Ok- back to normal! Seems like I have had lots of big announcements lately- so I am back to focusing on mom stuff! I read this article today and really liked it. I love "lists" and this is a great list of manners to teach kids- a lot of them make me feel good that my kids- at 2 & 4 have them down- and a lot of them are good reminders of things to continue working on! Enjoy! 

This article is from: SHINE on Yahoo called "25 Manners Every Kid Should Know by Age 9"

  • Manner #1   When asking for something, say "Please." 
  • Manner #2   When receiving something, say "Thank you."
  • Manner #3   Do not interrupt grown-ups who are speaking with each other unless there is an emergency. They will notice you and respond when they are finished talking.
  • Manner #4   If you do need to get somebody's attention right away, the phrase "excuse me" is the most polite way for you to enter the conversation.
  • Manner #5   When you have any doubt about doing something, ask permission first. It can save you from many hours of grief later.
  • Manner #6   The world is not interested in what you dislike. Keep negative opinions to yourself, or between you and your friends, and out of earshot of adults. JM: I think even teaching them not to be negative at all- no one wants a negative friend either.
  • Manner #7   Do not comment on other people's physical characteristics unless, of course, it's to compliment them, which is always welcome.
  • Manner #8   When people ask you how you are, tell them and then ask them how they are.
  • Manner #9   When you have spent time at your friend's house, remember to thank his or her parents for having you over and for the good time you had.
  • Manner #10   Knock on closed doors -- and wait to see if there's a response -- before entering.
  • Manner #11   When you make a phone call, introduce yourself first and then ask if you can speak with the person you are calling.
  • Manner #12   Be appreciative and say "thank you" for any gift you receive. In the age of e-mail, a handwritten thank-you note can have a powerful effect.
  • Manner #13   Never use foul language in front of adults. Grown-ups already know all those words, and they find them boring and unpleasant. JM: my thought, of course, is we dont use these words at all or there are consequences.
  • Manner #14   Don't call people mean names.
  • Manner #15   Do not make fun of anyone for any reason. Teasing shows others you are weak, and ganging up on someone else is cruel.
  • Manner #16   Even if a play or an assembly is boring, sit through it quietly and pretend that you are interested.
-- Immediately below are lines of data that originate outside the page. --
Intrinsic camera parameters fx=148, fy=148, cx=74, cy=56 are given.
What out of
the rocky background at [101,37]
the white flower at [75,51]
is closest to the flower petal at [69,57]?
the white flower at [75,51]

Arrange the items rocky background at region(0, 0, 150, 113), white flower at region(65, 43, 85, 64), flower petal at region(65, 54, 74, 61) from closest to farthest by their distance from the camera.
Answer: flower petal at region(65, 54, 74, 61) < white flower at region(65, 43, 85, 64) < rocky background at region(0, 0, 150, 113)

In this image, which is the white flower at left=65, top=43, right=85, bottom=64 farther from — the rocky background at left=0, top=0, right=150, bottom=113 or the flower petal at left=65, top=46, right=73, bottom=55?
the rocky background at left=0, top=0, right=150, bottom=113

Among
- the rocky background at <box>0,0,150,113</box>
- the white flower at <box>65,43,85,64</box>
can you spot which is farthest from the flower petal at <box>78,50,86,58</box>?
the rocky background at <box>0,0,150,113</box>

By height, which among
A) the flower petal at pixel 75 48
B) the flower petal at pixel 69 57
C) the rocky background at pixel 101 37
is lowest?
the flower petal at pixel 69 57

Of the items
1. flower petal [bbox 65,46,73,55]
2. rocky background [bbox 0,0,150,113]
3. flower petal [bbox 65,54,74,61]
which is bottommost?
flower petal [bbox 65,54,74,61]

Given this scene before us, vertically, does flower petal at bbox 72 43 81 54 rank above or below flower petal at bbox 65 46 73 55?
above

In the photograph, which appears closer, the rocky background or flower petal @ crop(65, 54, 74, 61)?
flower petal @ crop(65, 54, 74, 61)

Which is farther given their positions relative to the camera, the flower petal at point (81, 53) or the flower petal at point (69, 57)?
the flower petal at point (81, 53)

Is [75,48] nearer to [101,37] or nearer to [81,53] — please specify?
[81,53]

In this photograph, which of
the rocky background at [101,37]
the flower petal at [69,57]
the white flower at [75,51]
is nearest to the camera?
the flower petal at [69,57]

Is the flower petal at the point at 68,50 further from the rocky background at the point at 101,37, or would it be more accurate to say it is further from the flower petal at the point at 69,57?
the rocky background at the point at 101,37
The performers and presenters are doing their best.
  • Manner #17   If you bump into somebody, immediately say "Excuse me."
  • Manner #18   Cover your mouth when you cough or sneeze, and don't pick your nose in public.
  • Manner #19   As you walk through a door, look to see if you can hold it open for someone else.
  • Manner #20   If you come across a parent, a teacher, or a neighbor working on something, ask if you can help. If they say "yes," do so -- you may learn something new.
  • Manner #21   When an adult asks you for a favor, do it without grumbling and with a smile.
  • Manner #22   When someone helps you, say "thank you." That person will likely want to help you again. This is especially true with teachers!
  • Manner #23   Use eating utensils properly. If you are unsure how to do so, ask your parents to teach you or watch what adults do.
  • Manner #24   Keep a napkin on your lap; use it to wipe your mouth when necessary.
  • Manner #25   Don't reach for things at the table; ask to have them passed.